After reading through the article, I thought of a couple of other things that my parents would always say to us that have held true in every endeavor of my life. 

  • "The squeaky wheel always gets the grease."  My mom actually just reminded me of this saying last week.  So often it seems that those people (family, friends, coworkers, etc.) who make the most noise (typically not in a good way) get the most attention from others.  In the professional setting it can be frustrating at times to see those that are constantly complaining and wreaking havoc get catered to and little attention is given or input is sought from those that are not nearly as vocal or demanding in their concerns.  Although I am a strong believer in standing up for yourself and what you believe in, I also feel just as strongly that there comes a point when you back down for the sake of your reputation and the situation.  In situations like this, I’ve always told myself that as long as I continue to take the professional route, it will be apparent to my manager that I am not a complainer and eventually my professional attitude and demeanor will win out over those that feel a need to constantly voice concerns and demand for things to go their way.   

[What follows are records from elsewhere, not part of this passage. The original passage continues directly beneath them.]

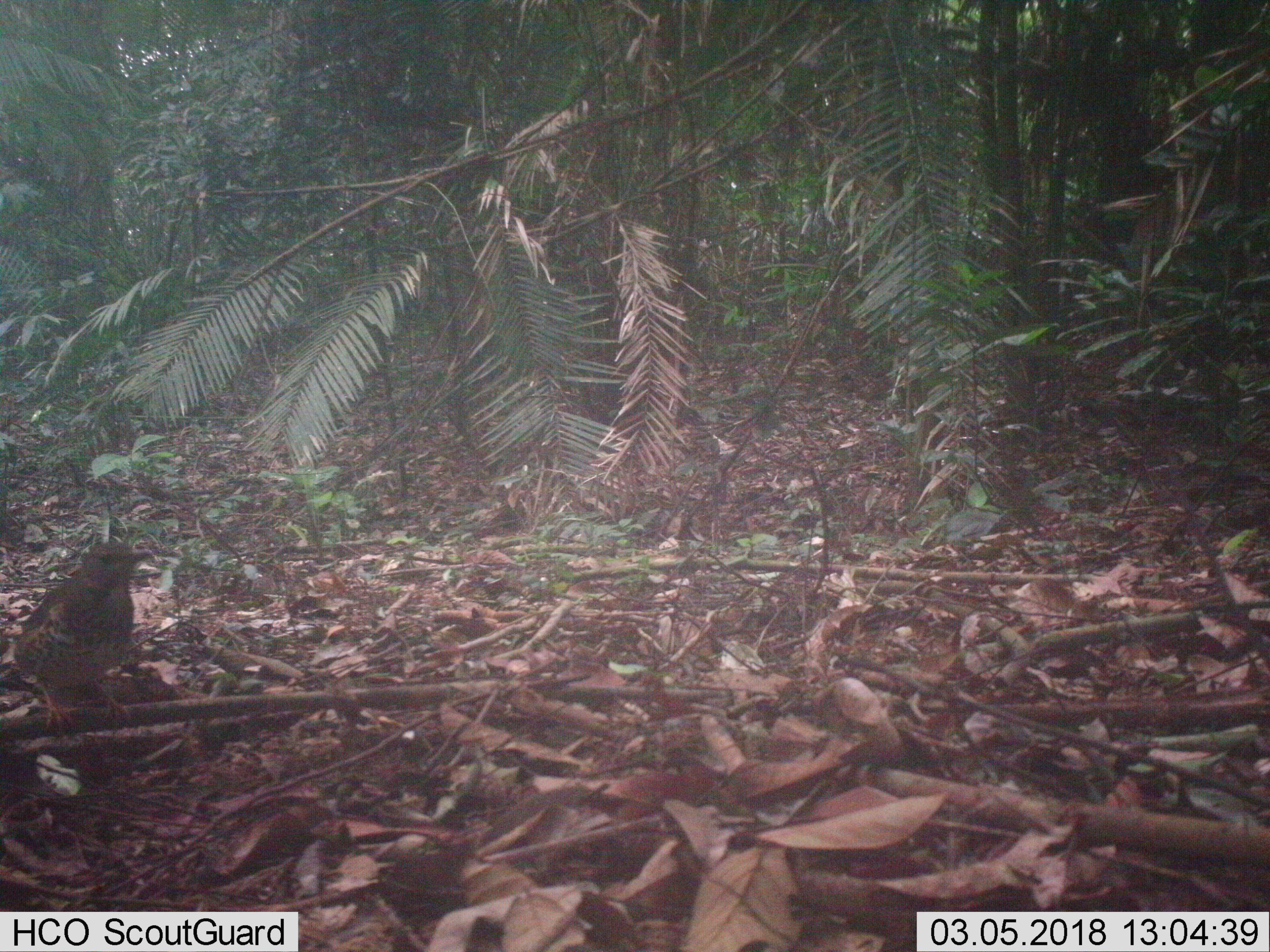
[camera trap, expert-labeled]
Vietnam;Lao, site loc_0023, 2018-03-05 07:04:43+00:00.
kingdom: Animalia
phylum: Chordata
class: Aves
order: Passeriformes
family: Turdidae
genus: Turdus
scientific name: Turdus cardis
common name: japanese thrush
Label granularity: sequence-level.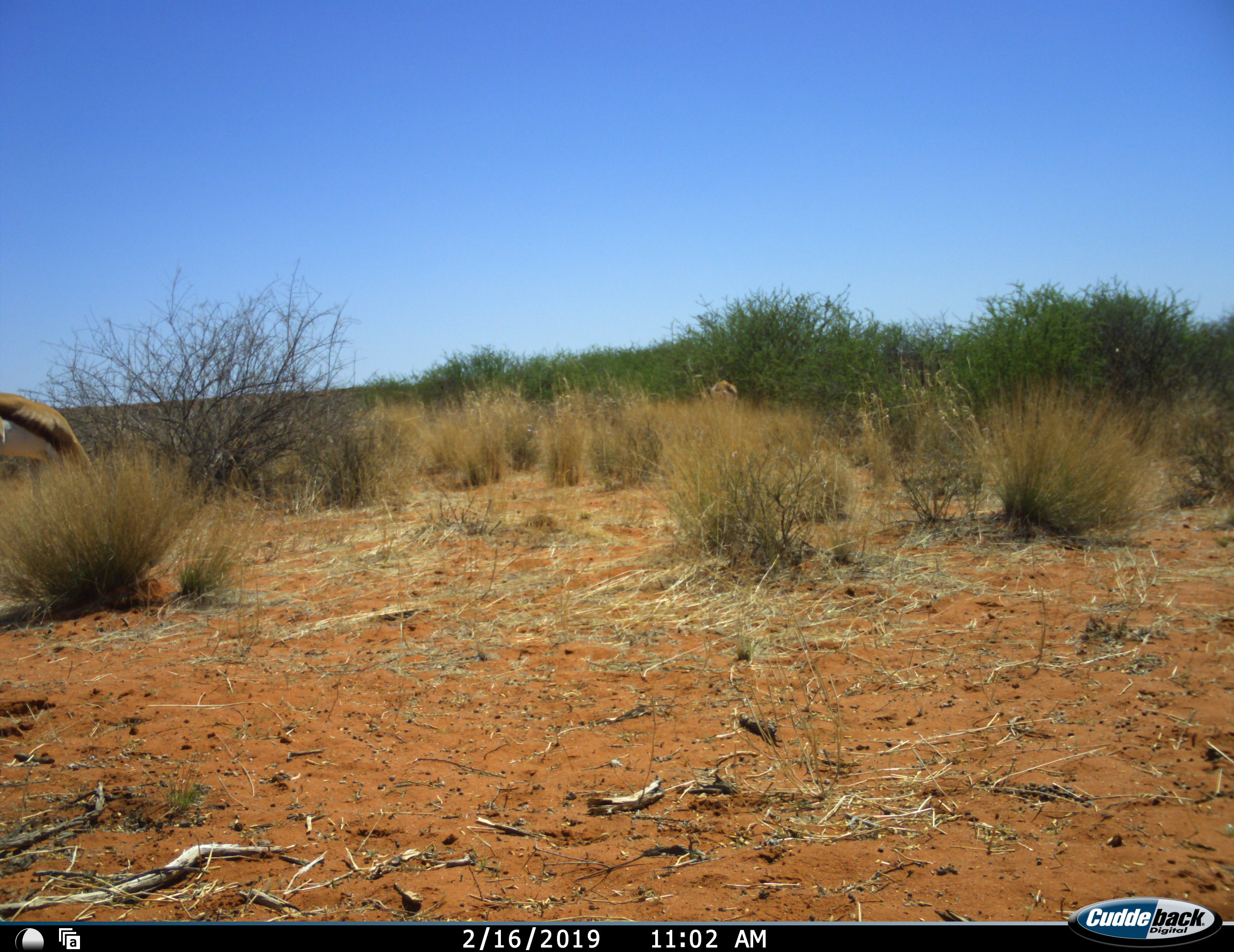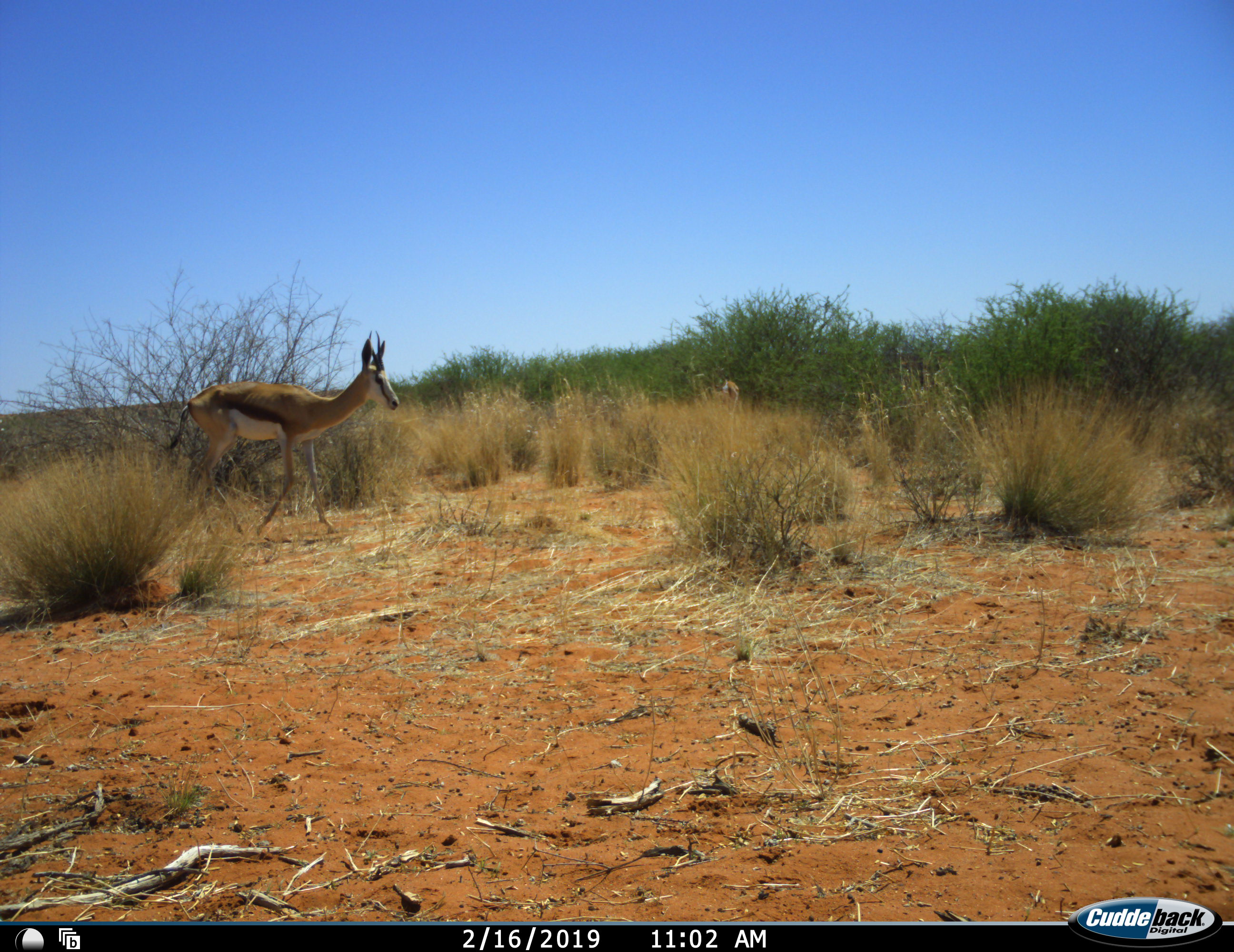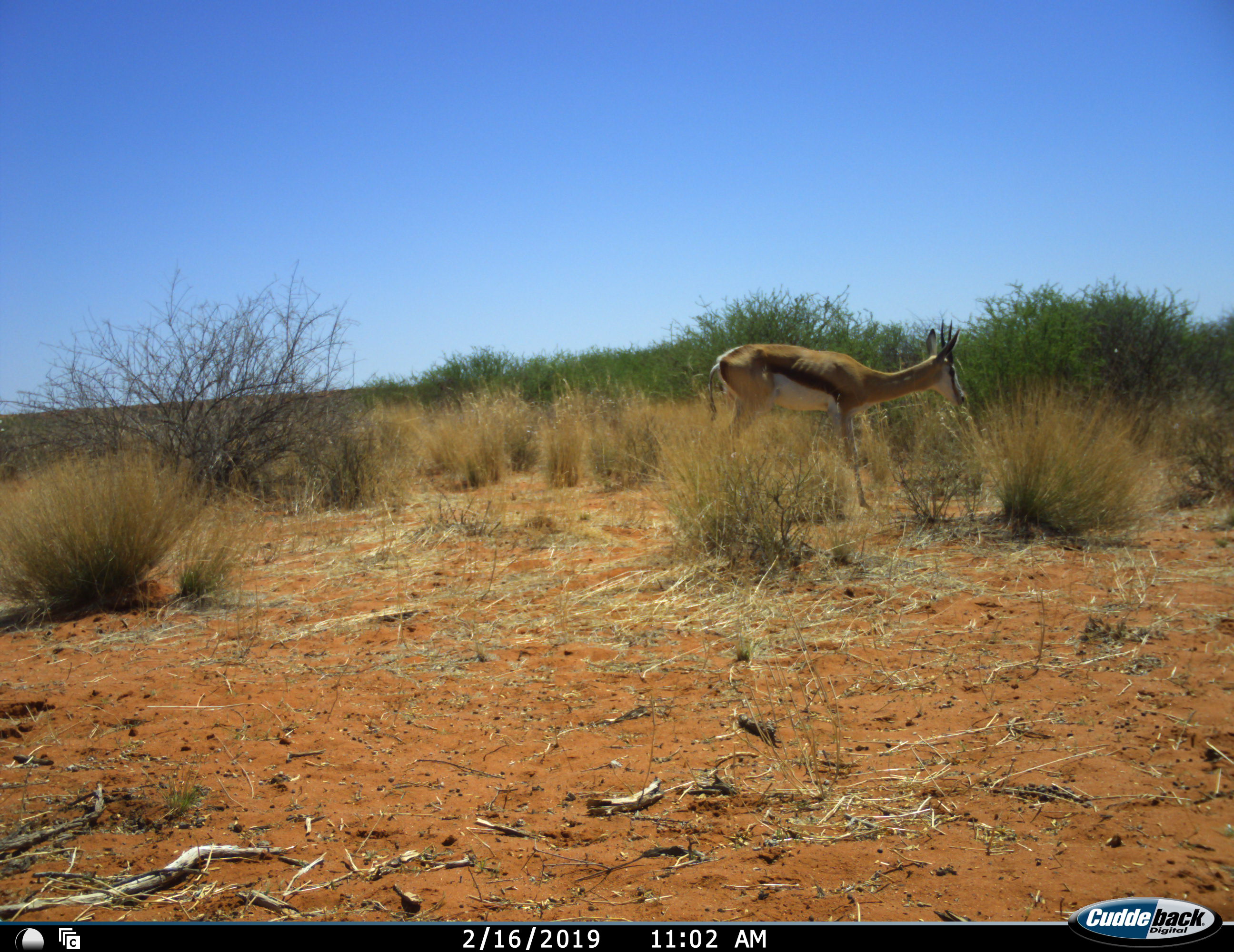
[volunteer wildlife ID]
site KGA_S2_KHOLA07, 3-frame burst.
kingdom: Animalia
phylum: Chordata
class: Mammalia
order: Artiodactyla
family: Bovidae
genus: Antidorcas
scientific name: Antidorcas marsupialis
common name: springbok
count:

  • "Winners never quit and quitters never win."  My parents were firm believers that anything worth doing is worth doing 100%.  In our household, that meant that if you were ever going to give up on something it better be because you have exhausted all efforts and avenues for being successful.  We were taught not to just throw your hands up and walk away from something just because it was the slightest bit difficult.  This allowed us to prove to ourselves and others that with smart thinking, hard work and collaboration, what once seemed like a daunting task could oftentimes be easily accomplished.  The same is true in a professional setting.  If you are that person that is always "quitting" and giving up on a project before you’ve truly given it good effort, you will quickly lose credibility with your team and your manager.

  • "Suck it up and tough it out, and be the best you can." (from John Mellencamp’s "Minutes to Memories")  Life isn’t easy.  Work isn’t easy.  But the worst thing you can do is give up and start pouting about how life isn’t fair.  You also don’t want to act like my brothers and I did when we were younger and run out of the room, slam the door, yell "that’s not fair", and start pouting.  Side story: My youngest brother, Russ, would even yell into the other room to tell my parents that he was still pouting.  Just in case they had forgotten!  Anyway, back on track.  How you perform in stressful, difficult situations will not only be a true test of your character, but also a great learning opportunity for you to use in future situations.  Your response can also be a perfect example for your manager to use in future performance reviews.  What do you want their feedback to be to you?  That you sucked it up, struggled through, and made the best of the situation, or that you folded like a cheap suit and hid in the cracks until the storm was over? 
  • "You don’t always have to have the last word."  If you asked my husband, he would tell you that this lesson hasn’t fully sunk in with me yet.  When discussing a topic that I am passionate about, I sometimes have difficulty with not making the last statement.  However, I have learned that you sometimes just have to let a conversation end with someone else’s comment, even if you disagree.  If you have made your point and stated your case in an effective manner, it shouldn’t matter who has the last word.  It is not worth ruining a relationship or desired outcome over a few words.  What is more important is that you maintain a high level of professionalism and maturity and end the conversation in as positive a manner as possible. 

I could go on and on.  These phrases that annoyed me to no end when I was little are a key part of who I am as a person and working professional.  They’re my daily check and balance system for how to act and react to people and situations.  So my advice to you is that you not forget those little comments and words of advice that your parents (especially your mom) gave you and probably continues to give you.  Whether you want to acknowledge it or not, they will come into play more often in your professional life than you even realize.  I’m very lucky that I get to talk to my mom every morning on my drive into work and she still finds a way to work those phrases in just about every week.  After I’m done rolling my eyes at them, I really do try to take them to heart because I know that I will probably need to reference them at some point in the future. 

I hope all of the mothers (and mothers-to-be) reading this had a wonderful Mother’s Day!  I would love to hear any phrases or advice that your parents used on you or that you use on your children!